[Captioned web image data]
┏━━
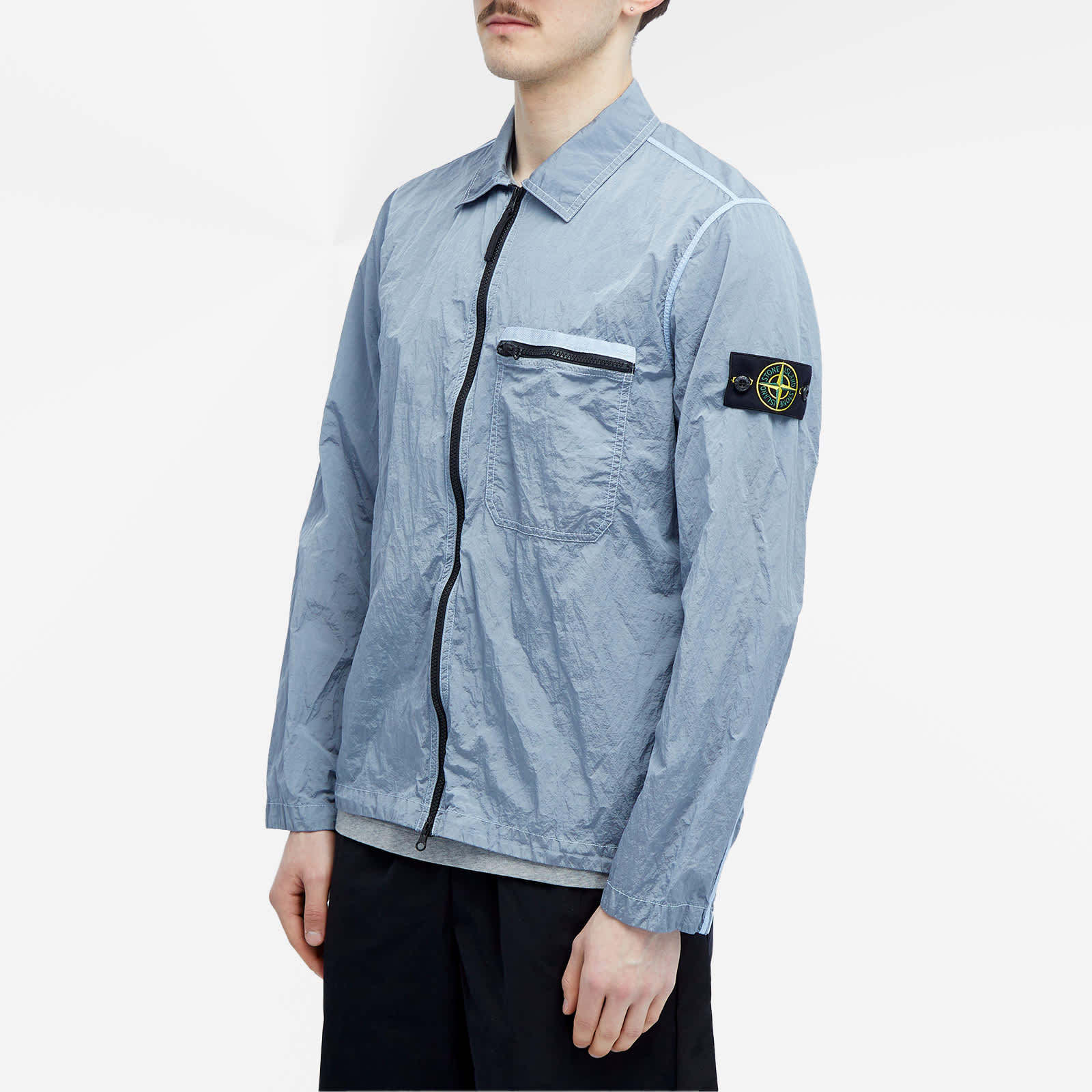 STONE ISLAND COMPASS-BADGE SHELL JACKET 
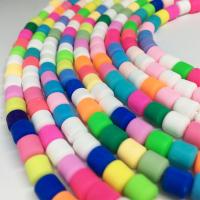 Rondelle Polymer Clay Perlen, Polymer Ton, DIY, keine, 5x6mm, Bohrung:ca. 1mm, Länge:ca. 11.81 ZollInch, ca. 60PCs/Strang, verkauft von Strang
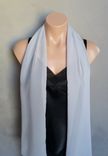 Gray Chiffon Scarf 3 small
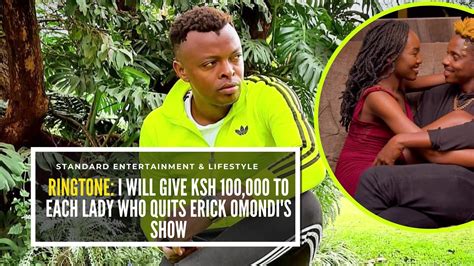 Ringtone To Give Sh To Each Lady Who Quits Eric Omondi S Show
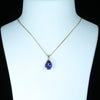 Natural 3.5ct Tanzanite  and Diamond Gold Pendant Code - GSP16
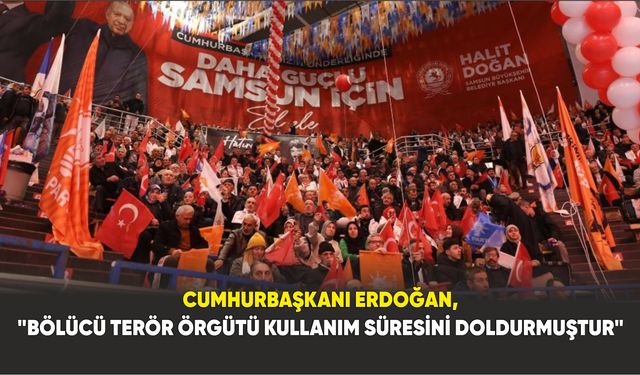 Cumhurbaşkanı Recep Tayyip Erdoğan, "Cumhur ittifakı bu ülkenin geleceğidir" dedi.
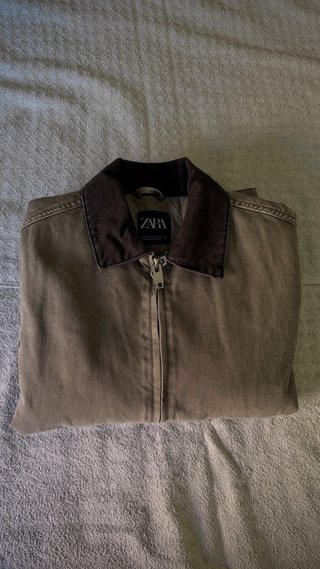 Zara Work Jacket Gris Talla M Como Nueva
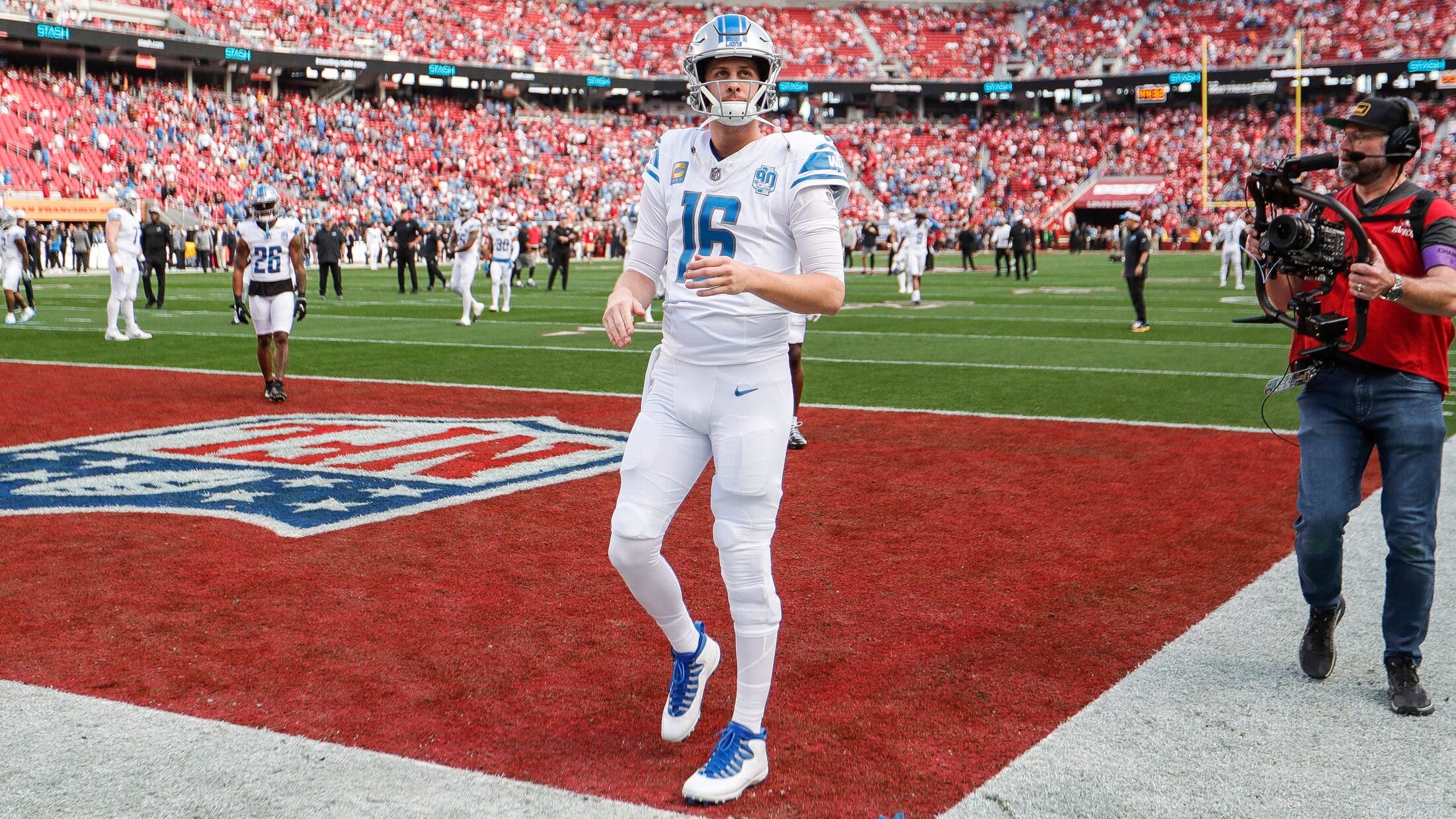 Lions quarterback Jared Goff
┗━━
▶ **Exercise aim**:
Copy the captions from all of the records word for word, leaving out the pictures.

▶ **Answer box**:
 STONE ISLAND COMPASS-BADGE SHELL JACKET 
 Rondelle Polymer Clay Perlen, Polymer Ton, DIY, keine, 5x6mm, Bohrung:ca. 1mm, Länge:ca. 11.81 ZollInch, ca. 60PCs/Strang, verkauft von Strang
 Gray Chiffon Scarf 3 small
 Ringtone To Give Sh To Each Lady Who Quits Eric Omondi S Show
 Natural 3.5ct Tanzanite  and Diamond Gold Pendant Code - GSP16
 Cumhurbaşkanı Recep Tayyip Erdoğan, "Cumhur ittifakı bu ülkenin geleceğidir" dedi.
 Zara Work Jacket Gris Talla M Como Nueva
 Lions quarterback Jared Goff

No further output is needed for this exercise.